マキロイの新コーチ、ピート・コーウェンってどんな人?
TEXT/Masaaki Furuya ILLUST/Koji Watanabe
松山英樹のコーチを務める目澤秀憲、松田鈴英のコーチを務める黒宮幹仁。新進気鋭の2人のコーチが、最先端のゴルフ理論について語る当連載。第37回は、マキロイの新コーチに就任したピート・コーウェンについて聞いた。
GD ローリー・マキロイがピート・コーウェン(※1)に師事したことが話題になっています。
目澤 プレーヤーズ選手権の時にローリーの練習ラウンドを見たんですが、元々シャローだったスウィングがかなりスティープになっていたので驚きました。
GD 昨年の全米オープンでデシャンボーが驚異的な飛距離で優勝したのに触発され、飛距離アップを目指してスウィングバランスを崩してしまったと言っていますよね。
目澤 彼ほどのレベルの選手でも、スウィングを自分だけで管理することはなかなか難しいのかなと思いました。選手は、スウィングも含めて自分のベースとなるものがあると思うんですけど、その基本的な部分に狂いが生じた時に、自分で直していくのが難しいとローリーは判断したのだと思いますね。それで、ジュニア時代から親交のあるピートに見てもらうことを決断したのだと思います。
GD コロナ禍もあって、長年のコーチのマイケル・バノン(※2)となかなか会えない時期があったといいますから、ブランクを作りたくなかったのでしょうかね。
目澤 その辺の判断はすごく早かったと思いますね。
GD ピート・コーウェンと面識は?
目澤 松山プロに紹介してもらって少し話したことはあります。PGAツアーのコーチは教え方も個性的な人が多いんですが、ピートの場合は、ドライビングレンジで見ていると、自分が持っている理論をしっかりと選手に伝える指導方法だと感じました。これはレッドベターも似ている部分があって、自分の教え方にプライドを持っているのだと思います。ヨーロピアンツアーの選手はピートを信頼している選手も多いし、そういうやり方もコーチとしての一つのやり方だなとは思います。

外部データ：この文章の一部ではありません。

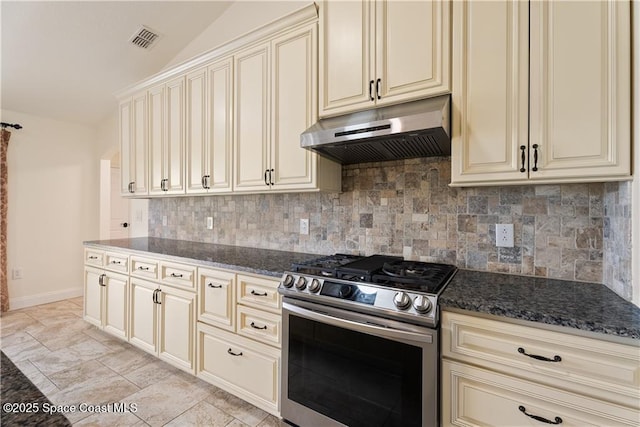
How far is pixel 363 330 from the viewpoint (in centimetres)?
141

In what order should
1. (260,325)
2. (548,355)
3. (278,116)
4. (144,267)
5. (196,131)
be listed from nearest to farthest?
(548,355), (260,325), (278,116), (144,267), (196,131)

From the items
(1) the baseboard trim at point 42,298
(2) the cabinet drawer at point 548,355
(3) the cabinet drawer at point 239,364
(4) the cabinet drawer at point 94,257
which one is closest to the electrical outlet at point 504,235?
(2) the cabinet drawer at point 548,355

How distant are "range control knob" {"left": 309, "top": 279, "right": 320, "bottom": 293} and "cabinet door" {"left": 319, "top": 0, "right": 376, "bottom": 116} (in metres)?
1.04

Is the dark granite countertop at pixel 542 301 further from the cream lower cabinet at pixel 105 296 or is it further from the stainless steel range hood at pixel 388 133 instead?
the cream lower cabinet at pixel 105 296

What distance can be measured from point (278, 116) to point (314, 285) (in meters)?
1.24

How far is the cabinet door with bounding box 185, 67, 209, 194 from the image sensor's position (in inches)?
103

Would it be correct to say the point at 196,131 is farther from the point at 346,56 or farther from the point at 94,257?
the point at 94,257

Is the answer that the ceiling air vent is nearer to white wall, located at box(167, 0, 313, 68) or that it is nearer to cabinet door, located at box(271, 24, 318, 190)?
white wall, located at box(167, 0, 313, 68)

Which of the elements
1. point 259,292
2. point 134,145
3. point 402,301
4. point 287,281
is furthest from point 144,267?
point 402,301

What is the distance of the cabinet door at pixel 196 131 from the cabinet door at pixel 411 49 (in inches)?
62.5

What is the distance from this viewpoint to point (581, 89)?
1304 millimetres

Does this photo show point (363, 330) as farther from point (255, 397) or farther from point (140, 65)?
point (140, 65)

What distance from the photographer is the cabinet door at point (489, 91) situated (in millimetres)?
1417

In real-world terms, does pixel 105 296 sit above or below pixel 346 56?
below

GD いわゆる“カリスマコーチ”的な存在ですね。一方では選手それぞれに合わせ、その個性を伸ばしていく“カメレオン”的手法のコーチもいます。
目澤 僕は“カメレオン”のほうですね(笑)。実際の教え方も違っていますよね。ピートを見ていると、あまりトラックマンなどを見ている雰囲気もなく、身振り手振りでデモンストレーションしています。ヘンリク・ステンソンがプレーヤーズ選手権初日に13オーバーを叩いた後に、ドラインギングレンジでステンソンのクラブや体を触りながら「こうやって打つんだ」と熱血指導をしていました。僕にはなかなか同じことはできない。13オーバーも打たせてゴメンと思っちゃいます(笑)。いずれにせよ、PGAツアーに来てみて、コーチも個性があって面白いな、そして個性があってもいいんだなと思いましたね。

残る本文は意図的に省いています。